Renewables at the Personal Vs. Utility Scale

My blog at Renewable Energy World continues to garner some interesting discussion. In particular, we have an ongoing conversation about clean energy solutions at the individual (e.g., house rooftop) vs. the macro (utility) level.

As readers know, I favor aggressively implementing one or more renewables technology at the multi-gigawatt level on a regional basis, creating the financial incentive for this by removing the artificially low price associated with fossil fuels. The counter argument to this top-down approach, of course, is that it necessary involves corporate or governmental entities whose interests are not in sync with the health and safety of the common citizen.

Blogger Phil Manke articulates this nicely:

I appreciate your viewpoints, Craig, but why the favoring of concentrated solar thermal over the distributed variety? If individuals employed solar heating for water, space, and process heating over half of energy needs could be rechanneled and under personal control instead of paying utilities to produce and transport it, with attendant losses and profit structure.

It is grass roots and it works extremely well. This country is made up of people who want to control their own sources of wealth and energy. Like a farmer who grows their own food and food for others, solar farmers may well be the shortest route to energy independence instead of large corporate farmers that seem to be dominating the country and polluting it as well, and now you would advocate the same in the energy infrastructure also. Who do you really work for?

Good comments, Phil. I guess I’ve always favored the simplest approach to solving world problems. And, though I impute zero moral goodness to most corporations and government bureaucracies, it’s always struck me that providing energy to 7 billion people is a large-scale problem that needs a large-scale solution.
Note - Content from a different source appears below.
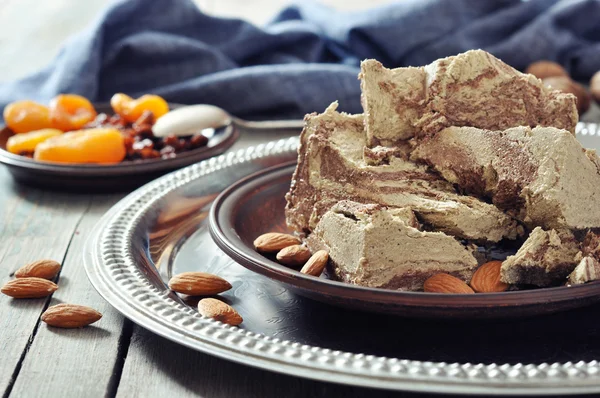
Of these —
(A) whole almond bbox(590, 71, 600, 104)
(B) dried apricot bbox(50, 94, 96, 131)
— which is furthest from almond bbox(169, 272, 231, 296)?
(A) whole almond bbox(590, 71, 600, 104)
And here’s another way to look at it. I hate to sound cynical or condescending, but as I wrote the other day, most people really don’t care about this stuff. You and I and the readers of Renewable Energy World, 2GreenEnergy et. al. are simply not representative of the majority of the population. If we’re going to solve this problem, we cannot sit around hoping that masses of people wake up one morning and realize they need to rethink their energy-related lifestyles. I know how arrogant that sounds, but I’m afraid it’s true.